- **Request**: Copy out exactly every line from the line containing "What is the span from the rock" until the records below end, inclusive of both boundary lines.
□ □ □ □
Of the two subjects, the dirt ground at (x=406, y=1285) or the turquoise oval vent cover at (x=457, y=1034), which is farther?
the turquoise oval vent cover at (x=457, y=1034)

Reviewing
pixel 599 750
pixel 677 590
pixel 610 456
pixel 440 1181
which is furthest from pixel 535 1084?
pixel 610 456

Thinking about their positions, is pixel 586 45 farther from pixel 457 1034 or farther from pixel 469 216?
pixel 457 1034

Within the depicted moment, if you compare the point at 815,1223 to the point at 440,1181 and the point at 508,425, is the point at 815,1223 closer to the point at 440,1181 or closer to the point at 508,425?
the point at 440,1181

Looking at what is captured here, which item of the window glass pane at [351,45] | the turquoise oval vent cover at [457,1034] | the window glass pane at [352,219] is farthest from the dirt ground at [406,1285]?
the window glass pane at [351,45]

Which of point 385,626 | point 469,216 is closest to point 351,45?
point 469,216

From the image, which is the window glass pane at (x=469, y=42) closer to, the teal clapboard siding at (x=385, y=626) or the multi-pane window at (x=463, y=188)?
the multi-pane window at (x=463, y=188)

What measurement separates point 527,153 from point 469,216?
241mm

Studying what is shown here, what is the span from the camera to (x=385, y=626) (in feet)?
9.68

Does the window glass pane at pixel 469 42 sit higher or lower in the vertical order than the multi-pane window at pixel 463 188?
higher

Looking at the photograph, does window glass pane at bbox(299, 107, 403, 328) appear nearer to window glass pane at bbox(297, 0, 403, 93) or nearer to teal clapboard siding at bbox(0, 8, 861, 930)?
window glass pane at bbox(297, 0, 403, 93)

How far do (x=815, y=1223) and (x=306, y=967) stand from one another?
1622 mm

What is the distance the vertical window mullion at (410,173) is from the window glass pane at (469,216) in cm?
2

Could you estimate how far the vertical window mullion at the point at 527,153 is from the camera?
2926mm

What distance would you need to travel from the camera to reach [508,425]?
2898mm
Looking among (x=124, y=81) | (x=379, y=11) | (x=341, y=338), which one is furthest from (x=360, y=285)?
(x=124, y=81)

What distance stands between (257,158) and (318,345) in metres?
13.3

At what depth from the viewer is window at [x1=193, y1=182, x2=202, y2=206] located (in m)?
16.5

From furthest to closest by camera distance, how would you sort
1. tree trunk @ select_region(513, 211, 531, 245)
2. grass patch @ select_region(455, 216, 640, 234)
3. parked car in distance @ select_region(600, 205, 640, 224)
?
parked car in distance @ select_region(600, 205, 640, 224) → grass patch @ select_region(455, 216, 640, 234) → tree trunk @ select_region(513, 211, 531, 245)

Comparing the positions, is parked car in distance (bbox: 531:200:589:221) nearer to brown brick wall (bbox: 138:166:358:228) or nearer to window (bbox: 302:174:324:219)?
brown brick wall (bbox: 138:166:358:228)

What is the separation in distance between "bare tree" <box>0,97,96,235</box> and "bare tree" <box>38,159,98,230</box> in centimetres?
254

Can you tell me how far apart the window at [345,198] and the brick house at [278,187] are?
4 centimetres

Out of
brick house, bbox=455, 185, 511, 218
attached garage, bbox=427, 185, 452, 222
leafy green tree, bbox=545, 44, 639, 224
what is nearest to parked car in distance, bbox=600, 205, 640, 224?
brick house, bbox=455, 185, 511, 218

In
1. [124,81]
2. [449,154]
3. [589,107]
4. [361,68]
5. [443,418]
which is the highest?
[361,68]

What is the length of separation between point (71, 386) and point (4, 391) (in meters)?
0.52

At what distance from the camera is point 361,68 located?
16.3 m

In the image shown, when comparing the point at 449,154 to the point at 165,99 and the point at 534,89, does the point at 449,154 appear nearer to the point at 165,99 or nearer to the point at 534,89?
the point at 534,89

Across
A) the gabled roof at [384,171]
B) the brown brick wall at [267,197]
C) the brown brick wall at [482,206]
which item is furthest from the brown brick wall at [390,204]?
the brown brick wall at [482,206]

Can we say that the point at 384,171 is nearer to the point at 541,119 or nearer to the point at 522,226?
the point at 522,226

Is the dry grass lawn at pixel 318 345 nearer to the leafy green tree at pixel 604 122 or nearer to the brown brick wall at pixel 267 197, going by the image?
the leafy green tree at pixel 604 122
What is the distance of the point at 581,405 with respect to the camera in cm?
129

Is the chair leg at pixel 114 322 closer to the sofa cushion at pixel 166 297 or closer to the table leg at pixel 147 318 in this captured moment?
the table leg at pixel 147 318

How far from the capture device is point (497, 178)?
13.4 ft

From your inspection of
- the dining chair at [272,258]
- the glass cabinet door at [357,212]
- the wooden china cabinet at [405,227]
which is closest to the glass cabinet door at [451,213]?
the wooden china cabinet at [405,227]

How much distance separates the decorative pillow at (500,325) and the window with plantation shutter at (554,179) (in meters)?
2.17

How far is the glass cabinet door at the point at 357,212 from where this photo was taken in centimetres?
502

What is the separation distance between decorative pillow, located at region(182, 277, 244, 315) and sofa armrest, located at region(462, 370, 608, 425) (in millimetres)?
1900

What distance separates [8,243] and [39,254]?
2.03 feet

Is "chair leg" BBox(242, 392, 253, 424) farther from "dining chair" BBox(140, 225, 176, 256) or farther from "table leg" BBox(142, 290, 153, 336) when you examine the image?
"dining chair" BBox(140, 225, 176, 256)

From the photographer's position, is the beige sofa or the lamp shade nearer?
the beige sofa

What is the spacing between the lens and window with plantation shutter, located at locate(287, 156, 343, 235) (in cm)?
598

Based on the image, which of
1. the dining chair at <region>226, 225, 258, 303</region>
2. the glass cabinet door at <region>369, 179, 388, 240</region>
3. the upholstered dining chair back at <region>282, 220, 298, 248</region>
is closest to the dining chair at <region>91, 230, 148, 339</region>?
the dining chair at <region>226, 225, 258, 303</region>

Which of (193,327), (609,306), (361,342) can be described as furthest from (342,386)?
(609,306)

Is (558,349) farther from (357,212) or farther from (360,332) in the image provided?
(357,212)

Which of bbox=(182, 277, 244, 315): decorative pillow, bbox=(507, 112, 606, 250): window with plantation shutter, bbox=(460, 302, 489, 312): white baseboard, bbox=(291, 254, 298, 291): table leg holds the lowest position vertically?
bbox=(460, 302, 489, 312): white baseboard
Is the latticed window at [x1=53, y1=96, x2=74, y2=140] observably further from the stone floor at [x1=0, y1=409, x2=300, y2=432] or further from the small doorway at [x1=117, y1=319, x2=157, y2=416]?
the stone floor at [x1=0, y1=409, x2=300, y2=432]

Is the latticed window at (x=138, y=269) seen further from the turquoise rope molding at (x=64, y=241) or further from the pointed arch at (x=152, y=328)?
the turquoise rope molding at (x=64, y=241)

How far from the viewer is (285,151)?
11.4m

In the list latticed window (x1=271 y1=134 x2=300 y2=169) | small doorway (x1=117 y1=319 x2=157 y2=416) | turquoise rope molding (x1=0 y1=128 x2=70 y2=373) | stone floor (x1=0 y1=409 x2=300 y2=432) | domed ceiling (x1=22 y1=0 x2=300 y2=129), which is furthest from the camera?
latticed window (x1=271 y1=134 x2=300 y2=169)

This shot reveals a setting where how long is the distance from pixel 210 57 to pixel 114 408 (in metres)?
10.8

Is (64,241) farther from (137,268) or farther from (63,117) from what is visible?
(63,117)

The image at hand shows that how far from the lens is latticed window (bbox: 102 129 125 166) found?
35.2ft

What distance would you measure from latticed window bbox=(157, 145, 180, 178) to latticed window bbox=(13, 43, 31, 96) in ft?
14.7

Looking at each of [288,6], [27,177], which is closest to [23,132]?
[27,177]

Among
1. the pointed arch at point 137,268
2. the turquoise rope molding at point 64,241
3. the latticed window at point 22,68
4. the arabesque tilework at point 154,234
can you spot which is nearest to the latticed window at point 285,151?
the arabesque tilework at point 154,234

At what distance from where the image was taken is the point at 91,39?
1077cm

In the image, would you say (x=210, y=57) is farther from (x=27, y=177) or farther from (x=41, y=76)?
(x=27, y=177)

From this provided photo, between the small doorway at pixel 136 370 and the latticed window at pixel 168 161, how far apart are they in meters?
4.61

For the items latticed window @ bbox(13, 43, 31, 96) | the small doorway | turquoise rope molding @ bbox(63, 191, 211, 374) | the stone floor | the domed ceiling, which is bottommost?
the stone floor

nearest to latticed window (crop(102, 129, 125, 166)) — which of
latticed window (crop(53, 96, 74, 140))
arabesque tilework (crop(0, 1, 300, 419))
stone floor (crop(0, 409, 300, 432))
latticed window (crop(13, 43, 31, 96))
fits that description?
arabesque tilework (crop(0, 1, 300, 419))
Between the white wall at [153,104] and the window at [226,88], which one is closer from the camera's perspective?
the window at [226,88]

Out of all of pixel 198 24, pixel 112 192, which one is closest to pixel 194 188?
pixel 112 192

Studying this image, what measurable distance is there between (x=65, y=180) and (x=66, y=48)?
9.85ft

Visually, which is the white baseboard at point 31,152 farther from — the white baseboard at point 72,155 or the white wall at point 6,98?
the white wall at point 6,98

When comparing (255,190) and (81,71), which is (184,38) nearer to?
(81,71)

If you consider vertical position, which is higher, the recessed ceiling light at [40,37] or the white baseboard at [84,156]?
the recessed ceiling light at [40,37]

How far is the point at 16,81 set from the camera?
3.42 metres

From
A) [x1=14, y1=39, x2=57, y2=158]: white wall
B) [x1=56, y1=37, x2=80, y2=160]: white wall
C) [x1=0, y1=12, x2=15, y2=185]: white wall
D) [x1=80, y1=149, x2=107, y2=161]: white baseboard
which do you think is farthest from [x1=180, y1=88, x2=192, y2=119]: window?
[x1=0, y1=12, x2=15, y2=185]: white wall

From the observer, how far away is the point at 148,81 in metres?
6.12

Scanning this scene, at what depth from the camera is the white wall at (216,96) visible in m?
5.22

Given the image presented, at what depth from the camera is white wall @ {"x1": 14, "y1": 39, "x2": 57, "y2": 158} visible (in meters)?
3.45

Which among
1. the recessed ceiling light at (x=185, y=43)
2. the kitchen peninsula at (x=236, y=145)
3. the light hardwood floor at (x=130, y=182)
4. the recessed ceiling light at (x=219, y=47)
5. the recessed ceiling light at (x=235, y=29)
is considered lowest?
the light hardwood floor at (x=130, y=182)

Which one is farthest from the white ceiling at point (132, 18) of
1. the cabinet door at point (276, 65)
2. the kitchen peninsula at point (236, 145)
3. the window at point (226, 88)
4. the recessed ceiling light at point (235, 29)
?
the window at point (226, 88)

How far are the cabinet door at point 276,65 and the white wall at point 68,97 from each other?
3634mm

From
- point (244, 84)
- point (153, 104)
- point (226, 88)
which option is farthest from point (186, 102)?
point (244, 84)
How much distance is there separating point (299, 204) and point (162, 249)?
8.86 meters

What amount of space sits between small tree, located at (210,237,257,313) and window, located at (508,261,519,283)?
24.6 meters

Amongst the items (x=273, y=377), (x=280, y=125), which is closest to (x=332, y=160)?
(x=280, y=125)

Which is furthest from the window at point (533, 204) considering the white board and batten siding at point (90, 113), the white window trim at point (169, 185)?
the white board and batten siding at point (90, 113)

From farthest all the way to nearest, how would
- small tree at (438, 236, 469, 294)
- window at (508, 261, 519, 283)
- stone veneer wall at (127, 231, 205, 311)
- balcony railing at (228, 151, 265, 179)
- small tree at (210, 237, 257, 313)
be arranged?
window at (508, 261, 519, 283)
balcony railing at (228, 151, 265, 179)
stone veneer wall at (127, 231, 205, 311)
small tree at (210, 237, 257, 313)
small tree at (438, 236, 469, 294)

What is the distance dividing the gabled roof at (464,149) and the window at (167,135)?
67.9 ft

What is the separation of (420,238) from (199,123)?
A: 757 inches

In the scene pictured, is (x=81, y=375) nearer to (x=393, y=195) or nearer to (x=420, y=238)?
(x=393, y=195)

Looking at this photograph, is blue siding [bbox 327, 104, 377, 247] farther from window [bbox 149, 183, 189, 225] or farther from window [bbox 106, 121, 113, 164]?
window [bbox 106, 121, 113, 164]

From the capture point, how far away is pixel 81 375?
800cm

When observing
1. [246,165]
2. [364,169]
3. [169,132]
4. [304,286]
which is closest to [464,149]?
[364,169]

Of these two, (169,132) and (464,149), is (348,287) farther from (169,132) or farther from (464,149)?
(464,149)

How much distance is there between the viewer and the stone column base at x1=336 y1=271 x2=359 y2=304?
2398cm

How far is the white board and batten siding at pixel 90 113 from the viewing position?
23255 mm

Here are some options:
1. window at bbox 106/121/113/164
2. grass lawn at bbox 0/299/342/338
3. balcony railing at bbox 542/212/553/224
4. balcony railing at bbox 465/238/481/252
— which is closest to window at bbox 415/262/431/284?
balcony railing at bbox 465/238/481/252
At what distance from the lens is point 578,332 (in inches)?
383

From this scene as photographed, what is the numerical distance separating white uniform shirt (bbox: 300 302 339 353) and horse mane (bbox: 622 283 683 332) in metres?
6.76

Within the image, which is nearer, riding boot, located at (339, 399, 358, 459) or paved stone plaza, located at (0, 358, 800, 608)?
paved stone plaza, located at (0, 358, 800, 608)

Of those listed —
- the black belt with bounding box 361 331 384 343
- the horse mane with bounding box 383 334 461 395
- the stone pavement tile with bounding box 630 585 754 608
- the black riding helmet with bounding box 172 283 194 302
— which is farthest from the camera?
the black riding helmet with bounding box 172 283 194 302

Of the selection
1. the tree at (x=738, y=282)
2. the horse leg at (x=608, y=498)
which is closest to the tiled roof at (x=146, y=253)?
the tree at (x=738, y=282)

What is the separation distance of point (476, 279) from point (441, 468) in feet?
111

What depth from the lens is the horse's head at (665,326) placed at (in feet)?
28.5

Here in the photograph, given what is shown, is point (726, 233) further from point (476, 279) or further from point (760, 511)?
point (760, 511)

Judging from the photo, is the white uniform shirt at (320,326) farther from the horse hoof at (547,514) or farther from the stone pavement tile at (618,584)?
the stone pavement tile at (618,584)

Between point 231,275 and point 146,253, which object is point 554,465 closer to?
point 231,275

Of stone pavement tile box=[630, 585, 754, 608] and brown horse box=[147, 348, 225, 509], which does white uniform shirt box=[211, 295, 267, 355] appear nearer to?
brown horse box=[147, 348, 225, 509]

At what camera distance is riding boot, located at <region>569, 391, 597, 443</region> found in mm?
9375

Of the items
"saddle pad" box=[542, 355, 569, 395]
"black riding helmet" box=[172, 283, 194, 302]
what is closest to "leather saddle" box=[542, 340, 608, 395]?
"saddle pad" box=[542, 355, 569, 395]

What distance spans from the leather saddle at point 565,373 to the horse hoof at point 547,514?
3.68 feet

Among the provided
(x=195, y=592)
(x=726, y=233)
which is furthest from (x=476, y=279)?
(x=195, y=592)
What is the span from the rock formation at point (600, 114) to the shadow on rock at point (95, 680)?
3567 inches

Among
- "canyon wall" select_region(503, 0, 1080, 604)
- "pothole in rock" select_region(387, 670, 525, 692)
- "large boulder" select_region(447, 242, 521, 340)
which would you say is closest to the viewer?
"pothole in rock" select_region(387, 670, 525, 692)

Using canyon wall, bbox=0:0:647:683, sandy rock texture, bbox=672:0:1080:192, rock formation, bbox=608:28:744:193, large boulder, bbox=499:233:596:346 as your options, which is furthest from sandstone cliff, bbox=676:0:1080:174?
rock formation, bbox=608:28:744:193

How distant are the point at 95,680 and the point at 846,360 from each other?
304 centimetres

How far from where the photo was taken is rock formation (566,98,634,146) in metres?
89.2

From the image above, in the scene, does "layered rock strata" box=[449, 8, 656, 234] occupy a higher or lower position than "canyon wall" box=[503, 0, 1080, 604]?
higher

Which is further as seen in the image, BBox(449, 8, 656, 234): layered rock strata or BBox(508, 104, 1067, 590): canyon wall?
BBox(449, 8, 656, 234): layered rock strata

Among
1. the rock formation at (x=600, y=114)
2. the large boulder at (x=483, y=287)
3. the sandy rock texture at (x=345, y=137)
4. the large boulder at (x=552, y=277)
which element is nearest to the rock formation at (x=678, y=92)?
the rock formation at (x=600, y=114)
□ □ □ □
- **Finished exercise**:
What is the span from the rock formation at point (600, 114) to the shadow on rock at point (95, 680)?
3567 inches

Among
- "canyon wall" select_region(503, 0, 1080, 604)
- "pothole in rock" select_region(387, 670, 525, 692)
- "large boulder" select_region(447, 242, 521, 340)
which would you say is closest to the viewer?
"pothole in rock" select_region(387, 670, 525, 692)

Using canyon wall, bbox=0:0:647:683, sandy rock texture, bbox=672:0:1080:192, rock formation, bbox=608:28:744:193, large boulder, bbox=499:233:596:346 as your options, which is furthest from sandstone cliff, bbox=676:0:1080:174?
rock formation, bbox=608:28:744:193

How distant are the point at 95,680 and the point at 846,360 from each other?
304 centimetres

How far from where the photo was taken is rock formation (566,98,634,146) in metres?
89.2

From the image above, in the scene, does "layered rock strata" box=[449, 8, 656, 234] occupy a higher or lower position than "canyon wall" box=[503, 0, 1080, 604]?
higher

Which is further as seen in the image, BBox(449, 8, 656, 234): layered rock strata or BBox(508, 104, 1067, 590): canyon wall?
BBox(449, 8, 656, 234): layered rock strata

Among
1. the rock formation at (x=600, y=114)
2. the large boulder at (x=483, y=287)
3. the sandy rock texture at (x=345, y=137)
4. the large boulder at (x=552, y=277)
which element is nearest to the rock formation at (x=678, y=92)?
the rock formation at (x=600, y=114)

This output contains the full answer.